The reason, said Kyle Moselle of the state Department of Natural Resources, is that Gov. Walker petitioned the U.S. Department of Agriculture back in January for a rule making process “designed to conserve roadless area characteristics in the Tongass ... while accommodating timber harvest and road construction and reconstruction activities that are determined by the state to be necessary for forest management, economic development activities. ...”
The USDA accepted the petition, but the state’s position goes back to 2001 when it filed suit against the federal government, opposing the roadless rule as it applied to the national forests in Alaska. That suit is still wending its way through the federal courts, with hearings scheduled in Washington, D.C., next month.
Monday’s meeting was one in a whirlwind schedule taking the “Alaska Roadless Core Team” to towns throughout Southeast, as well as Anchorage and Washington, D.C., to publicize the process set in motion by a memorandum of agreement Walker signed with the U.S. Forest Service on Aug. 2. On Sept. 6 Walker signed an administrative order setting up a citizens advisory committee to “provide recommendations to the governor and the state forester” in the state’s role as a “cooperating agency” with the Forest Service.
As for the fast-paced schedule – members of the 13-member state advisory team haven’t yet been appointed but their final report to DNR is due by Nov. 30 – one of the USFS officials at the meeting, Ken Tu, said it’s because experience with the two other state-specific roadless rules negotiated with the Forest Service indicate the process can be “responsive to the public” and done in much less time than the seven years that it took in Colorado or the three for the one in Idaho.

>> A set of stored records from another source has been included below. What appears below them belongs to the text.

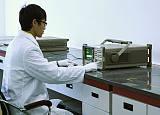惠阳世通仪器仪表校准/计量/测试/检测;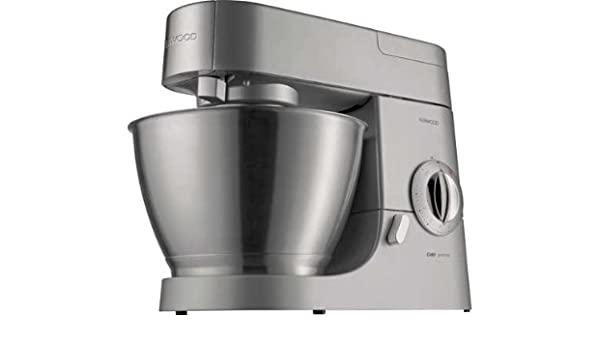 Kenwood kmc571 Premier Chef Robot de Cocina - Acero Inoxidable ...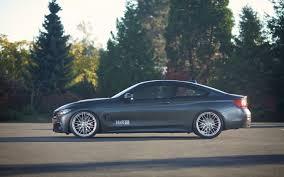 BMW Convertible bmw 428 m sport : H&R Springs BMW 428i M Sport Coupe | BMW 4 Series | Pinterest ...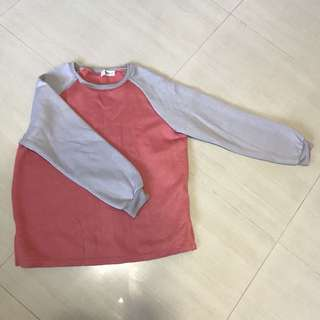 Pink & Grey pullover
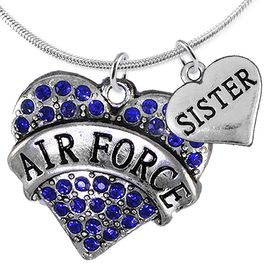 "<Br>         WHOLESALE AIR FORCE JEWELRY  <BR>                AN ALLAN ROBIN DESIGN!! <Br>          CADMIUM, LEAD & NICKEL FREE!!  <Br>W1477-1833N2 - ""AIR FORCE - SISTER"" HEART  <BR>  CHARMS ON LOBSTER CLASP SNAKE CHAIN NECKLACE <BR>        FROM $8.50 TO $10.50 �2016"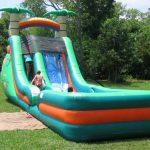 18ft super splash water slide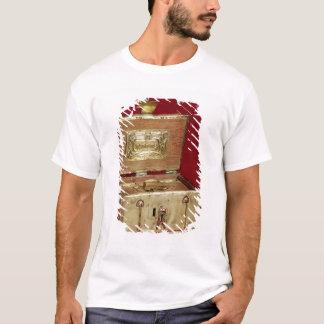Jewel box T-Shirt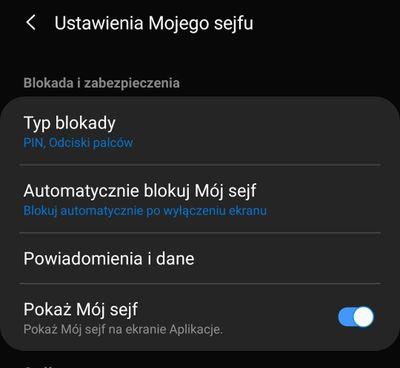 Screenshot_20190411-030530_Secure Folder.jpg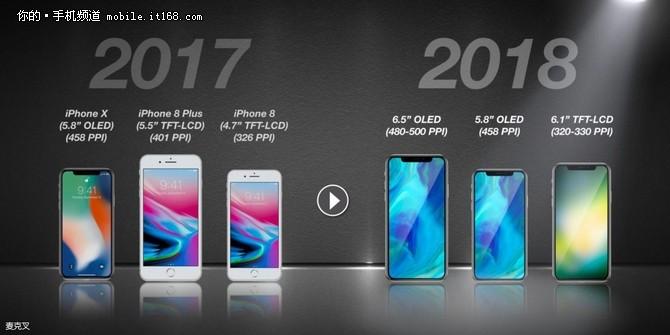 传廉价版iPhone X将提供5种配色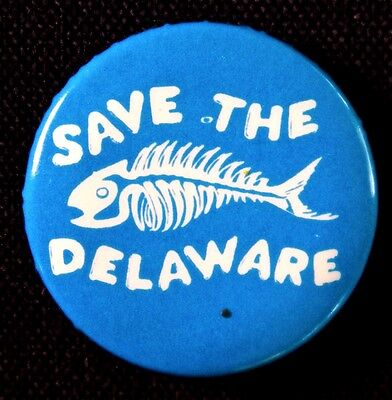 Save The Delaware - Protect Water For Millions - Original  Old Pinback Scarce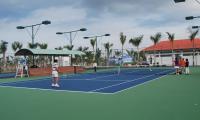 Tennis là môn thể thao rèn luyện sức khoẻ giúp bạn có thêm nhiều năng lượng để thấy mình khoẻ khoắn, tự tin, năng động hơn mỗi ngày.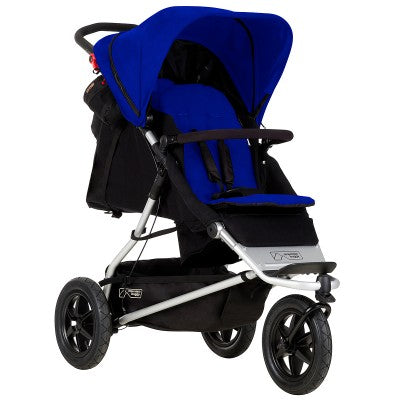 var-mb-storage-images-files-images-products-buggies-mb3-images-one-one_double_marine-579460-1-eng-RW-one_double_marine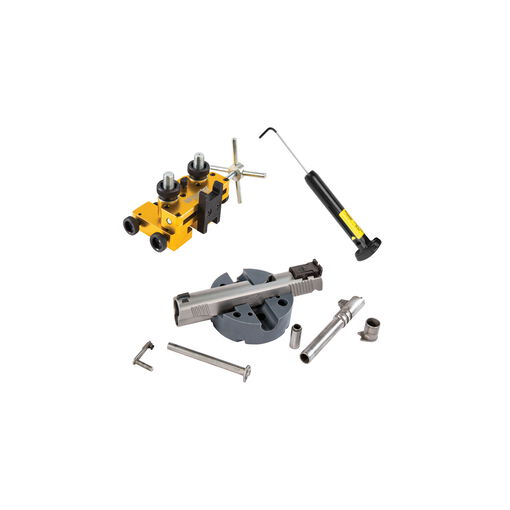 Pistol Kit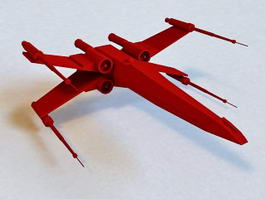X-wing Fighter 3d preview
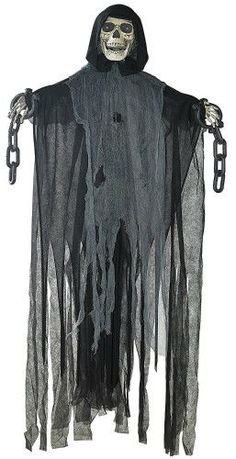 5Ft Animated Hanging Grim Reaper Skull Halloween Prop Home Decor Shackles Chains #Unbranded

Kenneth Tu, U.S. Forest Service regional administrative review coordinator, takes questions at a public meeting to discuss changes to, and take comments on, the 2001 Roadless Rule. Monday evening. More than 50 Sitkans packed into a conference room at the Aspen Suites Hotel for the meeting. At left is Kyle Moselle of the State of Alaska Department of Natural Resources. (Sentinel Photo by James Poulson)
Heading up Monday’s meeting were Dana Roth, acting deputy Tongass Forest supervisor; Ken Tu, the USFS interdisciplinary team leader; Kyle Moselle of the Alaska DNR office of project management and permitting; and Robert Nichols, project manager from the Department of Agriculture in Washington, D.C.
Comments from the public in the packed meeting room stressed the economic and social benefits to Sitka from the roadless rule as it stands, and how they would be threatened by changes.
Nichols responded that “status quo” will be one of the options for the advisory and executive teams.
The mood in the room, evidenced by the crowd’s questions and comments, was decidedly against the state-federal attempt at rewriting the hard-fought reforms on management of the Tongass in after decades of industrial logging that ended in the 1990s,
Eric Jordan spoke of the importance of having one management rule for all of Southeast Alaska, which he described as “one community,” instead of “balkanizing” the region with different rules for different places.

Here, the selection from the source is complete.